There's that "Dumbo"-style Christmas tree ride again. The ride vehicles were made of razor-thin, hand-blown glass, just like real ornaments. The tree itself looks like it escaped from Rankin-Bass' "Rudolph The Red-Nosed Reindeer".

Beyond the Christmas tree ride, we look towards a cabin with gears on it; Santa's workshop? If so, it is probably full of sweaty elves. Elf sweat is magical and smells like candy canes. They sing in those high, squeaky voices, sort of like Alvin and the Chipmunks, only with a Spanish accent for some reason.

Tuesday, December 13, 2011

New York World's Fair

Several buildings at the New York World's Fair provided wonderful elevated views of the excitement that was all around - the Better Living Center, the Eastman Kodak "Moon Roof", and most of all, the observation towers of the New York State pavilion!
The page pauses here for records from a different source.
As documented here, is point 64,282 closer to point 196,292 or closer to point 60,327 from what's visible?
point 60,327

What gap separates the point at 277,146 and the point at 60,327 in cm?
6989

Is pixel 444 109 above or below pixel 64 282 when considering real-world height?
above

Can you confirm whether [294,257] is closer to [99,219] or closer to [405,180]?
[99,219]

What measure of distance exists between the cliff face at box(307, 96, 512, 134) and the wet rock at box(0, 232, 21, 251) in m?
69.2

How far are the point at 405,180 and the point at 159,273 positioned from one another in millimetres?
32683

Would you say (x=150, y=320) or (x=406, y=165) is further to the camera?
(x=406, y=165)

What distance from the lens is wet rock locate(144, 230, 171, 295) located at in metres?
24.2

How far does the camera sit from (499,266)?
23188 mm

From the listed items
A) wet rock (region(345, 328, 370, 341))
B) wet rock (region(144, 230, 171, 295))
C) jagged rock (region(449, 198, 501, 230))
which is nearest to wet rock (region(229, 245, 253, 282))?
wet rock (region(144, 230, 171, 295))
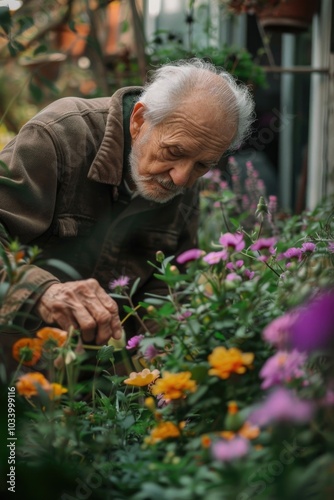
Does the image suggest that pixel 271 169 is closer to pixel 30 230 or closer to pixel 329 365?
pixel 30 230

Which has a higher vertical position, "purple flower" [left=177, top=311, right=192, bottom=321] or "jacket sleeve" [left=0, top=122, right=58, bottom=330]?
"purple flower" [left=177, top=311, right=192, bottom=321]

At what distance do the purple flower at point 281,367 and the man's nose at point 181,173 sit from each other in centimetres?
130

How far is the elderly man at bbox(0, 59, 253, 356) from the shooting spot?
8.23 feet

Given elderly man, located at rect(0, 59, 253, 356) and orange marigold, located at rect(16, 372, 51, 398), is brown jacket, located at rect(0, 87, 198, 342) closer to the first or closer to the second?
elderly man, located at rect(0, 59, 253, 356)

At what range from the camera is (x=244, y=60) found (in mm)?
4629

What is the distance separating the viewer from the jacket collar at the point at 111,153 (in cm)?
271

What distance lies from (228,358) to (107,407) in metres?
0.55

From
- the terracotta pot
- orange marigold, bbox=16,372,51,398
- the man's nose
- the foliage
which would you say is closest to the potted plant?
the terracotta pot

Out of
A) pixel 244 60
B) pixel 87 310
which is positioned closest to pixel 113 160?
pixel 87 310

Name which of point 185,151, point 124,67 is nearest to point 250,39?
point 124,67

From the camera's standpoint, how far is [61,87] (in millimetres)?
8102

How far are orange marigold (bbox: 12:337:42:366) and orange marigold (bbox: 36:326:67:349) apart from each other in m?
0.01

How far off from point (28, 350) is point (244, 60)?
3320mm

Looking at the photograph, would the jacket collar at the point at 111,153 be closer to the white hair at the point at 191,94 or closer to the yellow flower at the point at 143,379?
the white hair at the point at 191,94
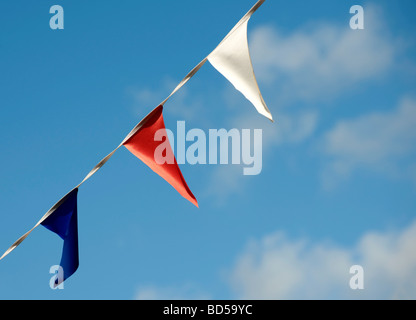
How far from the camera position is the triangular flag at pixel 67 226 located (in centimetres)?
426

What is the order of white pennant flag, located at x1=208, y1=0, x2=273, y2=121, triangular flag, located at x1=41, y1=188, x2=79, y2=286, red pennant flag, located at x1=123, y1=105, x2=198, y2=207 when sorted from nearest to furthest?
white pennant flag, located at x1=208, y1=0, x2=273, y2=121 < red pennant flag, located at x1=123, y1=105, x2=198, y2=207 < triangular flag, located at x1=41, y1=188, x2=79, y2=286

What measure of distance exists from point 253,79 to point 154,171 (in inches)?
41.9

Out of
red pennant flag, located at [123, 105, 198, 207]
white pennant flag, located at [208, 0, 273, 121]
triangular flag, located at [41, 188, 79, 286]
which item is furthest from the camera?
triangular flag, located at [41, 188, 79, 286]

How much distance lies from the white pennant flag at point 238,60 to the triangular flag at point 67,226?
5.28ft

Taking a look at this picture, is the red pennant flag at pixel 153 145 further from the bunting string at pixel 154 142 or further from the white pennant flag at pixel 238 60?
the white pennant flag at pixel 238 60

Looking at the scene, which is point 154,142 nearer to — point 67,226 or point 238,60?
point 238,60

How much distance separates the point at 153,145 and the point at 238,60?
0.95 meters

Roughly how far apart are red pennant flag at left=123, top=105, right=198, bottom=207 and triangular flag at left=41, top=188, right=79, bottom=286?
0.69 m

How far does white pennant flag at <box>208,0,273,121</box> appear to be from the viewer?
3.81 meters

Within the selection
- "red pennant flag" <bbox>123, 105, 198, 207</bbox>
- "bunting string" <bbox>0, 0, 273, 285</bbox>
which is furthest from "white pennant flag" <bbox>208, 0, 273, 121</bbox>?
"red pennant flag" <bbox>123, 105, 198, 207</bbox>

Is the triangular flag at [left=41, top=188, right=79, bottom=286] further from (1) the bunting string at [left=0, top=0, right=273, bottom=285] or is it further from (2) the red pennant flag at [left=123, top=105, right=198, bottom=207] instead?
(2) the red pennant flag at [left=123, top=105, right=198, bottom=207]
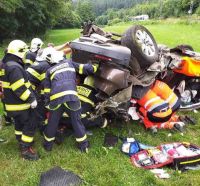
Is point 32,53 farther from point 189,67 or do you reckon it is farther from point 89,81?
point 189,67

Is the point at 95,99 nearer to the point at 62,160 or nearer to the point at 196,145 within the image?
the point at 62,160

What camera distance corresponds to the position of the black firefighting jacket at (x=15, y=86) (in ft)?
17.6

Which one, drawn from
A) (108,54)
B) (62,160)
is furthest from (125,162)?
(108,54)

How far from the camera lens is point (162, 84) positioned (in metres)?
6.64

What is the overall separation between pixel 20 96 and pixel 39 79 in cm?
91

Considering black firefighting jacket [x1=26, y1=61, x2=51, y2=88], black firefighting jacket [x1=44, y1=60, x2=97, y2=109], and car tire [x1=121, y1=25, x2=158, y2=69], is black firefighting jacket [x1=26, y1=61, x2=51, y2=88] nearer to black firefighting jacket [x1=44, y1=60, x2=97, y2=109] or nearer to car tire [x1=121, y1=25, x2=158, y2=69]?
black firefighting jacket [x1=44, y1=60, x2=97, y2=109]

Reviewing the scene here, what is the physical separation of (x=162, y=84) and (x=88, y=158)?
78.9 inches

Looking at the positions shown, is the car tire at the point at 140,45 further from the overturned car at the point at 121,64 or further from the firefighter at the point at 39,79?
the firefighter at the point at 39,79

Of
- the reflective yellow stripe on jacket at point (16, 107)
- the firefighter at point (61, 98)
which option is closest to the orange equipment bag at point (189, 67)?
the firefighter at point (61, 98)

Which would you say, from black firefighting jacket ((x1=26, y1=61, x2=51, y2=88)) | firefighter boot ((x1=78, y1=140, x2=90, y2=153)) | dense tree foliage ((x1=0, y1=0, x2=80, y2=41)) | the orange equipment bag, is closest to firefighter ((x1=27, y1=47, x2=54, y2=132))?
black firefighting jacket ((x1=26, y1=61, x2=51, y2=88))

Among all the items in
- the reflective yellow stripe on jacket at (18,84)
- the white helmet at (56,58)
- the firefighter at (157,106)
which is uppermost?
the white helmet at (56,58)

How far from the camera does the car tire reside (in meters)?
6.34

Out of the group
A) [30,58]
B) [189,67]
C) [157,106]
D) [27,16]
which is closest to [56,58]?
[30,58]

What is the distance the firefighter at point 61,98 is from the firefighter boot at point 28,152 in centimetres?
23
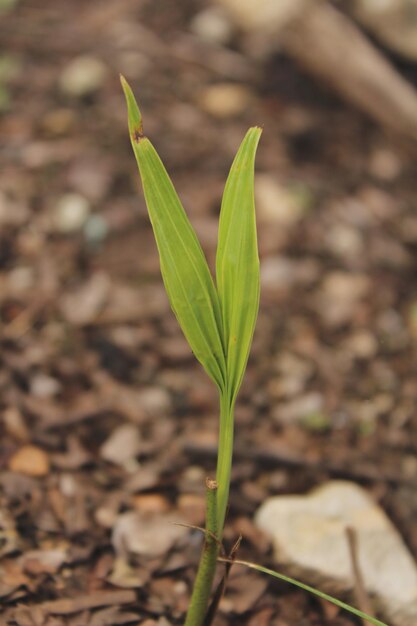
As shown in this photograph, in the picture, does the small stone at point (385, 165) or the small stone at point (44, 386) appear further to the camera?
the small stone at point (385, 165)

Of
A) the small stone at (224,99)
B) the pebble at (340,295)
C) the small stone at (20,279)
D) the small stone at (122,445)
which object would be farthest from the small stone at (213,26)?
the small stone at (122,445)

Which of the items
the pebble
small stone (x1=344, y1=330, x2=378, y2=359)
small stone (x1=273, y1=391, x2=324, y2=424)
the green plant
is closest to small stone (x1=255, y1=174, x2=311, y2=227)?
the pebble

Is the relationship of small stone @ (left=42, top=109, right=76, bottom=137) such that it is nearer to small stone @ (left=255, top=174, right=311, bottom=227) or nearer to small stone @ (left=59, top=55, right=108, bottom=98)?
small stone @ (left=59, top=55, right=108, bottom=98)

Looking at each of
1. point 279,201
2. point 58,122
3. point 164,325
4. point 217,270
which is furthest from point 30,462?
point 58,122

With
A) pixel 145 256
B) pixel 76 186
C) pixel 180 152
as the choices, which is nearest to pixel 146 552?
pixel 145 256

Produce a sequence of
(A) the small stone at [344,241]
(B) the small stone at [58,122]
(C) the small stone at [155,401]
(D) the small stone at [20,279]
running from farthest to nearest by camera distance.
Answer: (B) the small stone at [58,122], (A) the small stone at [344,241], (D) the small stone at [20,279], (C) the small stone at [155,401]

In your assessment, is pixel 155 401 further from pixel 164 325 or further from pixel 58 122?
pixel 58 122

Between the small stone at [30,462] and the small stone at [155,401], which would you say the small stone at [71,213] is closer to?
A: the small stone at [155,401]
Here's a great look at the enormous "Futurama" building (brought to you by General Motors). Some folks have remarked on how the building resembles some sort of futuristic vehicle with the world's biggest tailfin, but I have always assumed that that is merely a coincidence. Notice the long line wrapping around the structure, with some added blue and white shaded areas. For those of you who care, that's Grand Central Parkway cutting through the scene.

Here's a rare interior shot from the "Tower of Light" pavilion (see it at night here). The show involved Reddy Kilowatt and Ben Franklin singing about the wonders of electricity. This particular photo was from a segment that lamented the high cost of living, with these "kilowatt birds" extolling the low cost of electricity.

Looking another direction, we see a group of international pavilions in the foreground.